------ TEXTE À LIRE ------
Grâce aux PPP, l'Afrique de l'Ouest devient la 1ère région du continent pour les projets d'infrastructures

Les clichés ont la vie dure, même en Afrique où les pays anglophones sont censés faire la course en tête... En vérité, c'est aujourd'hui l'Afrique de l'Ouest qui s'affirme  à la première place en termes de projets d'infrastructures, avec une progression largement supérieure à la moyenne du continent (55 % vs 15 %). Décryptage de la dynamique de ce retournement porté par les PPP, par Laurence Van Prooijen, directeur Partenariat public-privé Afrique francophone chez Deloitte Afrique.
Laurence Van Prooijen, directeur Partenariat public-privé Afrique francophone chez Deloitte Afrique.

L'Afrique est aujourd'hui à un tournant clé de son développement. Sa marche vers une croissance à deux chiffres dépend d'un secteur essentiel : les infrastructures. Le continent fait pourtant face à un déficit important en la matière (énergie, transports, eau, assainissement...) alors que ses besoins sont gigantesques : près de 100 milliards de dollars par an, alors que moins de la moitié de cette somme est disponible à ce jour (Source : Banque africaine de développement).

Ce secteur était mené historiquement par l'Afrique du Sud. Aujourd'hui, l'Afrique de l'Ouest est en passe de devenir la région motrice des projets d'infrastructures, tant sur leur nombre (20% des projets africains) que sur leur valeur (17%). Selon l'étude Deloitte Africa Construction trends report 2015, les investissements en infrastructures en Afrique de l'Ouest, actuellement en cours ou en projet, ont en effet connu une accélération importante en 2015 : le montant des investissements augmente de 55%, passant de 75 Md$ en 2014 à 116 Md$ en 2015, à l'heure où le continent connaît globalement une croissance moyenne de 15%, avec 375 Md d'investissements sur l'année 2015.

Vers une croissance forte de l'investissement public

L'Afrique possède le réseau d'infrastructures le plus faible au monde et, malgré cela, les usagers payent jusqu'à deux fois plus cher pour avoir accès aux services. L'état des infrastructures en Afrique subsaharienne freine la croissance économique des pays de 2% chaque année, et limite la productivité des entreprises jusqu'à 40 %. Afin de remédier à ce déficit, de nombreux pays de l'UEMOA envisagent une augmentation considérable de leur investissement public à moyen terme. D'après les prévisions des services du FMI, les dépenses d'investissement public devraient atteindre environ 9,5 % du PIB entre 2015 et 2019, contre une moyenne inférieure à 8 % sur la période 2011-2014.
------ DONNÉES EXTRAITES ------
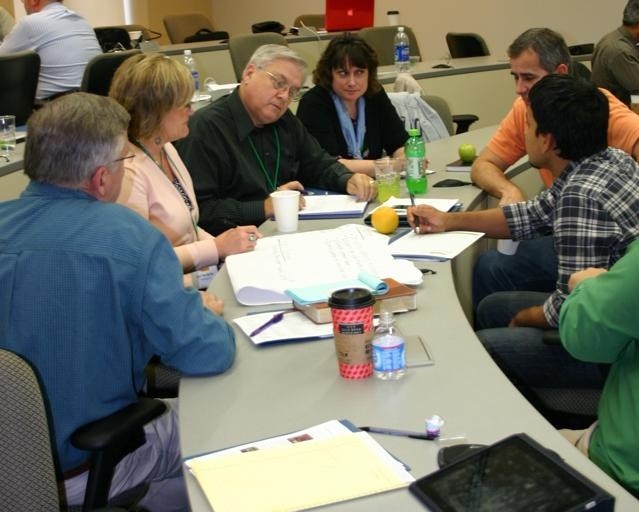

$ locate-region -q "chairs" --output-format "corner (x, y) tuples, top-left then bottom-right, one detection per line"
(1, 348), (166, 512)
(0, 6), (598, 204)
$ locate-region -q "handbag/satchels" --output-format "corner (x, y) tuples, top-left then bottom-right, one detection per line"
(184, 28), (229, 42)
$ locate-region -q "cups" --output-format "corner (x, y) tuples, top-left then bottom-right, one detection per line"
------
◆ **CONSIGNE**
Rédigez la suite de l'article sur les projets d'infrastructures en Afrique de l'Ouest, en reprenant juste après sa dernière phrase.

◆ **PRODUCTION ATTENDUE**
Plus précisément, l'Afrique devrait investir environ 5% du PIB dans les infrastructures et consacrer encore 4% supplémentaires aux activités d'exploitation et d'entretien de cette infrastructure, pour atteindre un taux de croissance de 7%. Les besoins annuels pour la prochaine décennie s'élèvent ainsi à 15% du PIB, dont la moitié pour l'Energie (source : Banque mondiale).

Pour financer de manière viable l'augmentation des investissements dans les infrastructures, il est donc essentiel pour les pays d'utiliser au mieux les deux moyens principaux de création de capacités budgétaires : accroître les recettes fiscales et l'efficience des dépenses publiques.

Pourquoi les infrastructures ont longtemps été le maillon faible en Afrique ?

Le déficit d'infrastructures en Afrique de l'Ouest n'est pas seulement un problème de financement. Une étude récente du FMI d'avril 2016, comparant la zone UEMOA aux autres pays d'Afrique subsaharienne, montre que l'efficience des dépenses publiques est un axe majeur :

  • en améliorant la gestion de l'investissement public, les pays peuvent réduire leur manque d'efficience. Il s'agit d'identifier quelles sont les institutions responsables aux différentes étapes clés du cycle de vie des investissements, en particulier la planification des investissements durables dans l'ensemble du secteur public, l'allocation des investissements aux secteurs et projets opportuns et la mise en œuvre des projets dans le respect des délais et du budget ;
  • en consacrant des efforts plus importants aux dépenses de maintenance des infrastructures ;
  • en développant l'efficience des dépenses publiques d'éducation et de santé, pour non seulement créer de l'espace budgétaire, mais aussi promouvoir une croissance plus inclusive dans les pays d'Afrique de l'Ouest.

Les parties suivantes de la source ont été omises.